# Document segment:
Avoidable Contact #151: Suddenly, it’s 1978!
Some things never change. The Car and Driver 1978 Buyer’s Guide opens up with an editor’s letter by the late David E. Davis Jr. where he recognizes the singular contributions of the magazine’s technical editor, one Don Sherman. A full forty-five years later, Mr. Sherman is still very much with us, providing Hagerty with a broad variety of articles on topics both technical and non-technical. Intellectually, he hasn’t lost a step; physically, I believe that I can now outrun him despite having over a dozen titanium screws in my legs.
Perhaps when he reads this, I’ll get a chance to find out.
DED Jr. notes that Don put this Buyer’s Guide together in his spare time; most people would be pleased to have it as their sole public effort. Certainly it’s a pleasure to read. I’d like to thank the Hagerty member who donated this, and many other fine-condition magazines from the 1970s, to our department a few months back. I’ve been going through them one at a time, often experiencing a sad little frisson when I realize that I’d already seen a particular road test or column way back when it was published and I was just a car-obsessed pre-teen thrilling to the exploits of Bedard, Baxter, and Yates.
1978 was the automotive industry’s Opposite-World equivalent of Hunter S. Thompson’s famous “place where the wave finally broke, and rolled back.” The miserable product year of 1976 was behind it, redeemed by the astounding success of GM’s 1977 full-sized cars, but we still had a bit of national humiliation, even-odd-day gas rationing, and stagflation ahead of us. The president of our country, someone I believe to have been a fundamentally decent man yet utterly unprepared for the realpolitik of his era, had just gone on television and suggested that we all wear sweaters in our own homes. Some of the manufacturers were doing quarterly price increases, a miserable but necessary practice that virtually disappeared at domestic automakers from 1982 to … last quarter, when it started happening again.

(Records from a data source)
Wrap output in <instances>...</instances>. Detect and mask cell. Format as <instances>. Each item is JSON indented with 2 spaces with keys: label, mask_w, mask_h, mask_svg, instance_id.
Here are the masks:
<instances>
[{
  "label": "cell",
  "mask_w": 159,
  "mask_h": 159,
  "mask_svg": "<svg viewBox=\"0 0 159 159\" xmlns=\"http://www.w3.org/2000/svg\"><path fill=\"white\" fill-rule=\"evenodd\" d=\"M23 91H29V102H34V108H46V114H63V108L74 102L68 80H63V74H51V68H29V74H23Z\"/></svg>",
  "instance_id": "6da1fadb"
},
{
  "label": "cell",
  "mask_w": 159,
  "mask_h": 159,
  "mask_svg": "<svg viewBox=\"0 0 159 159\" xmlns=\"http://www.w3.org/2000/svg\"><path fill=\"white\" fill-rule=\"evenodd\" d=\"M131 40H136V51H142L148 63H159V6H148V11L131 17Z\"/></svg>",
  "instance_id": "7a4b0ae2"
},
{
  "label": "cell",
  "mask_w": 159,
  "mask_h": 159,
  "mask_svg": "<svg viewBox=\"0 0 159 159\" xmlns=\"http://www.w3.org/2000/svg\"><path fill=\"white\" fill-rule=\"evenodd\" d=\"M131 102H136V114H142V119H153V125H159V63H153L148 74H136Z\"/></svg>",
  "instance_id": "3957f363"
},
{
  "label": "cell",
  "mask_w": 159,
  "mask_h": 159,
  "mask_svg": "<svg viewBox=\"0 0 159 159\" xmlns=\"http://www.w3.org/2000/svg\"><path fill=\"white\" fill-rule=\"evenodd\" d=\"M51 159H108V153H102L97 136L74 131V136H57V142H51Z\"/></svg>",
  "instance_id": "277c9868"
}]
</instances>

# Exercise:
Pick up the column on the 1978 Car and Driver Buyer's Guide after its last sentence and keep writing it in the same voice.

# Answer to this problem:
Don Sherman wrote the booklet with a profoundly hazy crystal ball—at one point he notes that “the era of the exoticar is just about over,” and he suggests more than once that all the technologically feasible ways to save fuel have been discovered. This does not reflect poorly on him at all; I am certain that today’s prognostications are no better-informed, particularly when it comes to the “inEVitable future” of battery-powered cars. Yet with the lazy benefit of hindsight you can see things about to get better. Ford debuted computer controls on a few engines. The Honda Civic and Accord are there to set the template for the Universal Japanese Car, although C/D prefers the Ford Fiesta. A few cars are picking up horsepower and displacement. Radial tires and better suspension tuning are in evidence everywhere you look.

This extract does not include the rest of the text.